Victoria Jubilee Government High School (V.J. Government High School for short) is the oldest high school in Chuadanga district and one of the oldest schools in Bangladesh. The school was established at Chuadanga Sadar in 1880. Victoria Jubilee Government High School has a unique contribution and identity since pre-independence times. During the war of liberation the training of freedom fighters was given in the school. The school is located on the banks of river Mathabhanga in Chuadanga district. The school is divided into two shifts, morning and day. The school offers classes from third to tenth.

Although it is a boys' school only, it has both male and female teachers. The school has a head teacher and separate assistant head teachers and teachers for day and morning branches.

History 
The school was established in 1880 with the efforts of the late Abul Hossain Joarddar, a local zamindar. At the time of establishment, this school was named S. E. School Later this school was promoted to H.E. School. He donated seven acres of land. He is the founding headmaster of the school. There is a common saying in this regard: - "Abul Hossain Joarddar built a school in Chuadanga town from house to house to light the light of knowledge".  Mr. Manmathanath Gui became the headmaster of the school and played an important role in the development of the school. The school was named Victoria Jubilee High School on the occasion of the Silver Jubilee of the reign of the then Queen Victoria of England on 16 February 1887.

**WORK INSTRUCTIONS:**
A: According to the Victoria Jubilee Government High School text, on the banks of which river does the school stand?
B: Pick up the Victoria Jubilee Government High School text after its last sentence and carry it on.
These lines have nothing to do with the Victoria Jubilee Government High School text.

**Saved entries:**

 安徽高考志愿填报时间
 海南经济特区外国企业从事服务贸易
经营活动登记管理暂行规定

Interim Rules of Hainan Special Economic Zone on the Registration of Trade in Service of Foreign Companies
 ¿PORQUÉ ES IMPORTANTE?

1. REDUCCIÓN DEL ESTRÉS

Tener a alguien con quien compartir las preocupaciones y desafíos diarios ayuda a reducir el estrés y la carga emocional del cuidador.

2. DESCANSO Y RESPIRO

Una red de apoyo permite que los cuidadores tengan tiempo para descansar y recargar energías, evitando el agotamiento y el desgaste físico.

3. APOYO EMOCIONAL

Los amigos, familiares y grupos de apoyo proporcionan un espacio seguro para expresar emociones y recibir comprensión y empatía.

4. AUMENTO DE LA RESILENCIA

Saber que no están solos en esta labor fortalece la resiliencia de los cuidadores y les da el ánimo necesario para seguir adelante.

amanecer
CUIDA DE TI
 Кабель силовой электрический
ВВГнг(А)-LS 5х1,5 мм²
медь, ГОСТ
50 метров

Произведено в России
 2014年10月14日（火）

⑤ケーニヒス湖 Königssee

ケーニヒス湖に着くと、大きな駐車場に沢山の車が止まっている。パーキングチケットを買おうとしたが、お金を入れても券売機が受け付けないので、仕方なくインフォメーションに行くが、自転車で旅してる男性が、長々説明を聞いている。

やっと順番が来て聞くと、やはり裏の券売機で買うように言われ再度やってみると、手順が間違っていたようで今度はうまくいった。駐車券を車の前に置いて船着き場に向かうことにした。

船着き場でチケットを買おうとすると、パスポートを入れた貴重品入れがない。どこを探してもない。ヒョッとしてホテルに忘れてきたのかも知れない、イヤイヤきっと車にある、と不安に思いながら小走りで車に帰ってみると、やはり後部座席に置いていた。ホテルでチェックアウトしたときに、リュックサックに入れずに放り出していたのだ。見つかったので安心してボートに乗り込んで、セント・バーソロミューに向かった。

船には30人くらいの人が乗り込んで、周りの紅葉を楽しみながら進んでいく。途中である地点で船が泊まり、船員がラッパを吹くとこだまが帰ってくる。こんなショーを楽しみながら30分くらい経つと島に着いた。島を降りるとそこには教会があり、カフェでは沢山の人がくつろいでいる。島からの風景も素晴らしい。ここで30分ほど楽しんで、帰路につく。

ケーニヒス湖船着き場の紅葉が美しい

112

**TASK-BY-TASK ANSWERS:**
A: The river Mathabhanga.

B:
Initially, the school started in a tin house, but in 1928, a tin house was replaced by a pucca building. The school was made official on February 1, 1980. Since then, the name of the school has been associated with Government, meaning V.J. Government High School (full: Victoria Jubilee Government High School). The active participation of the students of this school in the language movement of 1952 and the war of independence of 1971 has further enriched the history of Chuadanga district. The school has been recognized as the best school by the people of the district by achieving good results in all types of examinations by the Board of Education. The number of students is increasing. Therefore, the school was transformed into a double shift in 2011 to maintain the quality of education and provide opportunities for more students to study.  Since the establishment of the school, the abbreviated form of the name of the school became popular and was used in all cases. However, on March 30, 2022, in a letter signed by the Director General of DSHE, Nehal Ahmed, in a brief signed by the Directorate of Secondary and Higher Education, Ministry of Education, Bangladesh, the headmaster of the school, Md. Bilal Hossain Completed the work of writing full name and founding time.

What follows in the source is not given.